The controversial Biometric ID cards have already been issued since the beginning of November 2008 to foreign residents living in UK but it seems that no electronic readers have been deployed yet to access data stored on them.
According to UK tech website, Silicon, 50,000 cards will have been issued by April this year but the police and immigration control have yet to receive hardware capable of retrieving the data including fingerprints, photos and related pieces of information.
The details, obtained through Freedom of Information requests, show that the minister in charge of the £4.7 billion project, Meg Hillier, cannot give a clear timetable as to when the card readers will be available.
It is also understood that, not only police forces have to rely on traditional methods for checking the Identity of the ID Cardholders but they will also have to allocate part of their already strained budgets to invest in the machines.
It is therefore unsurprising that the Shadow home secretary Chris Grayling crucified the current government by saying "Once again ministers have shown that the ID card project is absolutely farcical. What is the point of spending billions of pounds on cards that can't be read in the UK?"
In related news, the European Network and Information Security Agency (ENISA - an agency of the European Union) said that it is worried that UK's ID Card Scheme is the only such project in Europe where it is unknown whether the the card has an electronic signature and had a number of troubling black spots; Heise-online says for example that the public is still not aware whether the UK Biometric Card will include features like PIN based access control, symmetric key based access control, certificate based access control and encrypted data transmission.
Ulf Bergstrom, Press and Communications Officer of ENISA sent us this note: "ENISA has in fact not expressed any opinion of being worried or commented on the UK choice of privacy features, [or of any government. It is however correct that the UK, at the time of the Paper’s production, did not provide input on such privacy features.
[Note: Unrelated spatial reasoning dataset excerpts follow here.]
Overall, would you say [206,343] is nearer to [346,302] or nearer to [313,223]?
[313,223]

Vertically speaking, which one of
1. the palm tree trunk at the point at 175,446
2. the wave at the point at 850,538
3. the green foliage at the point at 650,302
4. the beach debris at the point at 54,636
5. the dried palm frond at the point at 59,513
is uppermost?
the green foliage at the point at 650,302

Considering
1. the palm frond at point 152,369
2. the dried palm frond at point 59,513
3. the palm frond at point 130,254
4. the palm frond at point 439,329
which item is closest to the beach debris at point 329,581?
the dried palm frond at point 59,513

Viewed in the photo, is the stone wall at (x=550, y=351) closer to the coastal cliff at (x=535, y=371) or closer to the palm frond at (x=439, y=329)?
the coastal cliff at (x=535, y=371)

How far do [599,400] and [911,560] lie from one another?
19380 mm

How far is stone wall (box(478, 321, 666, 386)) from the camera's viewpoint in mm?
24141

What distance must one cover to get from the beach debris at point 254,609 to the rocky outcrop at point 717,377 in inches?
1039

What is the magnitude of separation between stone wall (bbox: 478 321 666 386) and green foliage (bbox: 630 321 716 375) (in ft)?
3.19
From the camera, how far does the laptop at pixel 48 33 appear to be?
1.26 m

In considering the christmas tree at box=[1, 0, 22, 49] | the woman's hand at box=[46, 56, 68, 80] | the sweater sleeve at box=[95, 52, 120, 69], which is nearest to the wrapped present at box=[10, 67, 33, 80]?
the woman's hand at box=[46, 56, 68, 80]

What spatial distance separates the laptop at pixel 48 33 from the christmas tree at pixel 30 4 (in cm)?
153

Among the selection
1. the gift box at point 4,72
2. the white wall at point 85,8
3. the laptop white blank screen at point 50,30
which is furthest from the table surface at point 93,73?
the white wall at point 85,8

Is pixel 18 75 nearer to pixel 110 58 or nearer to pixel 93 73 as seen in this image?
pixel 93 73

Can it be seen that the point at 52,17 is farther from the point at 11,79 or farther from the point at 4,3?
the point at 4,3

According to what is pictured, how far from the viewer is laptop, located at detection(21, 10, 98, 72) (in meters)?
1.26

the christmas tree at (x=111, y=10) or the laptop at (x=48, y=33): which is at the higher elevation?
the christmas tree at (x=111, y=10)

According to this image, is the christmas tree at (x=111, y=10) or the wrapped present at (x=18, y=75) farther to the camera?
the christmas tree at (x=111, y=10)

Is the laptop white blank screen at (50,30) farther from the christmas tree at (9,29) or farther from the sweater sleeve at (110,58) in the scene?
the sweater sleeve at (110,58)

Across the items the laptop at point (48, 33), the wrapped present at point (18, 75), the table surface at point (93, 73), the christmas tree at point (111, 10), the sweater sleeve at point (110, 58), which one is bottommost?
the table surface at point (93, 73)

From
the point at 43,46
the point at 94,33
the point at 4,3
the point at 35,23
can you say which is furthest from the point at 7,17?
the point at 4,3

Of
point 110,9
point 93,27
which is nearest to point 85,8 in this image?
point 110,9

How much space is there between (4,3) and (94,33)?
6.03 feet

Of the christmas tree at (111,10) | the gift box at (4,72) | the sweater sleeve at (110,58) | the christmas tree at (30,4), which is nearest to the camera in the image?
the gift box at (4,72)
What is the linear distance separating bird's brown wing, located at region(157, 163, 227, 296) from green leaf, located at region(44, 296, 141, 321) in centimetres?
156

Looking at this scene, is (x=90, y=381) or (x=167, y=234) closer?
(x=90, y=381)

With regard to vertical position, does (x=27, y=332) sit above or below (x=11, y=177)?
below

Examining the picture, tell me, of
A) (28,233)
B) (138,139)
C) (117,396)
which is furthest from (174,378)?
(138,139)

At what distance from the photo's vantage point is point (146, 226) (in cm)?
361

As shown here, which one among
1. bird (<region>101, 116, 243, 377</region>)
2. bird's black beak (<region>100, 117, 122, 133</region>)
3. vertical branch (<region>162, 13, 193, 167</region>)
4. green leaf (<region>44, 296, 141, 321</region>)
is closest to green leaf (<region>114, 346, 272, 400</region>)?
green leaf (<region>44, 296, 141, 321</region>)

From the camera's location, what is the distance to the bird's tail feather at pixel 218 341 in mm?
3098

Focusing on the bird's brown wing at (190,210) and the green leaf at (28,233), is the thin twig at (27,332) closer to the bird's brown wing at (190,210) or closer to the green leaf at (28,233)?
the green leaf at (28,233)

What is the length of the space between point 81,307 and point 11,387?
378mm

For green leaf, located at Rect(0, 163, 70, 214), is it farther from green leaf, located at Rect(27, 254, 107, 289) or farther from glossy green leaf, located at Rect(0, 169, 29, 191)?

The Position Paper gives an overview of the present situation in Europe however, the vast disparity between privacy features in eID cards across Europe and the need for a common strategy for eID cards, as to have them interoperable."
Go To Page 2 for our comments and more related links
In reply to a request by Techradar for more information, a spokesperson for the Home Office said that "this is all part of an "incremental rollout" of the ID scheme, which has already been detailed in the Identity Cards Act". (ed: Apparently giving out cards first instead of readers rather than the other way round makes more sense).